Artist Mark Gingerich’s ‘Harmony in Green and Red’ to be featured at Brandt-Roberts Galleries’ “And all the Land was Swathed with Color.” Credit: Julianne Kerver | Lantern Reporter

A new exhibition in the Short North is walking its viewers through nature from the comfort of the indoors.

“And all the land was swathed with color,” an exhibition showcasing more than 20 oil paintings from Ohio-based artist Mark Gingerich, went on display Sunday at Brandt-Roberts Galleries in the Short North Arts District. The collection depicts domestic and international landscapes.

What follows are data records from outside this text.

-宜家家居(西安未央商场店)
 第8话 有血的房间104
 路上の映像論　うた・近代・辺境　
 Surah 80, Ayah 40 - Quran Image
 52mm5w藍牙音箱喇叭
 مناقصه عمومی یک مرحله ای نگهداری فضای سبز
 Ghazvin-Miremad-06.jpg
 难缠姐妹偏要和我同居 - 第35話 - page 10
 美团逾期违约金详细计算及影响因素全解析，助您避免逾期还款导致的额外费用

“The inspiration was my travels in Europe and in Ohio, here, so you’re gonna see some things from France, a little bit from Switzerland, and then I think there’s one from New York state,” Gingerich said.

Gingerich said he is a founding member of the Ohio Plein Air Society, a group of artists interested in painting outdoors. He called himself a contemporary American impressionist. Gingerich said impressionist work typically depicts nature and draws the viewer’s eye through strategic use of focus.

“The texture of the work itself is put on more spontaneously, either with a loaded brush or palette knife,” Gingerich said. “And so the work isn’t necessarily realist, but it’s impressionist, focusing on color and composition and the effect of light.”

Though he was born in Germany, Gingerich moved to Ohio at the age of 10, according to his website.

“The majority of my life, I’ve lived here in Ohio, so I think that’s the reason that Ohio has become something that I enjoy painting, because it’s familiar, and I like the variety of landscapes that you get here,” Gingerich said.

Michelle Brandt, owner of Brandt-Roberts Galleries, has worked with Gingerich for a decade and said he has continuously found romantic and beautiful interpretations of nature.

“He has such reverence for the landscape and whether rural Ohio or in his travels, and he’s so wonderfully able to capture that with paint,” Brandt said. “I think sometimes we can get comfortable with our own surroundings, and he has a way of taking those works or those views and elevating them.”

“And all the land was swathed with color” will be on display until March 29 at Brandt-Roberts Galleries at 642 N. High St. The gallery is open from 11 a.m. to 5 p.m. Wednesday through Saturday and 1 to 5 p.m. Sunday.